Candidate supplement to snakemake --generate-unit-tests
with more
compatible use cases and flexibility.
The goal of this software is to enable unit testing with snakemake. Our hope is that we can remove many of the barriers to unit testing in bioinformatics pipelines, and encourage developers to inspect individual stages of their pipelines, integrate their work with CI/CD, and generally more regularly adopt testing practices in the process of their work.
Our goal is to make it possible to set up individual, automated tests for each rule of a pipeline, and then rerun those tests at each code change or commit, to flag expected or unexpected changes. The projected unit test workflow is as follows:
- write a pipeline
- format the snakefiles with snakefmt
- (optional) consider automatic code linting with pre-commit
- construct one or more small test cases to run on all or part of a pipeline
- run the pipeline and capture log output
- feed the pipeline and run log into
snakemake_unit_tests
- run tests with pytest
- whenever you make code changes, update your unit code with
snakemake_unit_tests
- rerun tests with pytest, and immediately flag changes in test results
Running snakemake_unit_tests
requires a one-time configuration step, to generate a yaml format
configuration file. The configuration just requires paths to the pipeline you're running, its top-level
snakefile, your output log, etc. After that, you can rerun snakemake_unit_tests
with the same configuration
file and a flag instructing it to update code in-place. We're trying to make the process as streamlined
as possible; if there's a step you see that you'd like streamlined in some way, please post an issue
or MR/PR.
Many bioinformaticians are familiar with the concept of "test cases": inputs and outputs that they want to feed through their system to verify that (1) their software runs to completion, and (2) the output seems suitable to their use case.
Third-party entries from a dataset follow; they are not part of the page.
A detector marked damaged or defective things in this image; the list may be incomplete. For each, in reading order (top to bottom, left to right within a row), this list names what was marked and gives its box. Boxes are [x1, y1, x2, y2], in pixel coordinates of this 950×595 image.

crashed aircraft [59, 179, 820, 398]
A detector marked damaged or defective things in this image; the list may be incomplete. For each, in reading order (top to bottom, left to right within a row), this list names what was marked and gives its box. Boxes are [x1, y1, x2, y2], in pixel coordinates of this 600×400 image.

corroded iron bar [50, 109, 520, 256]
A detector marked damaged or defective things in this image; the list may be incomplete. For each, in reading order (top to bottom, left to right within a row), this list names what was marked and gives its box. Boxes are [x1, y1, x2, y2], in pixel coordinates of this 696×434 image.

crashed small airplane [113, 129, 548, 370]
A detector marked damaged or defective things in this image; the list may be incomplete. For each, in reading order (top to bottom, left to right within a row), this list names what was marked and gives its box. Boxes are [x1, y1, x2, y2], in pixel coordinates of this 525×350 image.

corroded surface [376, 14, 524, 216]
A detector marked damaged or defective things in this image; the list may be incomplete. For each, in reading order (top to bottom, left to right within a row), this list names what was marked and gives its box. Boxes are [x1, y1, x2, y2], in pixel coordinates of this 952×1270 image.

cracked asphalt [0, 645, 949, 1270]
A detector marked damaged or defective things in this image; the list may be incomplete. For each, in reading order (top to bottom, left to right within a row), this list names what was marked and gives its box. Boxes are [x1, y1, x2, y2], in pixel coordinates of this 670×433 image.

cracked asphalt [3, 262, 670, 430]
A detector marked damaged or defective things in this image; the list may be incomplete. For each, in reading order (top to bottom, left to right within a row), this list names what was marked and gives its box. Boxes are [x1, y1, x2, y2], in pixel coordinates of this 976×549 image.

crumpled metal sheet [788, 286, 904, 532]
This is an important type of testing, but just one form of testing in software development models.
When creating pipelines, we often want to be able to do three things:
- inspect the input and output of a particular pipeline rule for errors
- after making changes to our pipelines, check to see that
- the steps we wanted to change have in fact changed; and
- the steps we didn't want to change are still working as expected
In all but the most basic pipelines, these issues can be very challenging to rigorously evaluate with end-to-end tests. Most commonly, when testing, if our end-to-end test output changes, we have to manually track back those changes step by step until we find the step that has introduced some difference; or just as often, we note the output still looks" pretty good" and we assume that means the system is working as intended.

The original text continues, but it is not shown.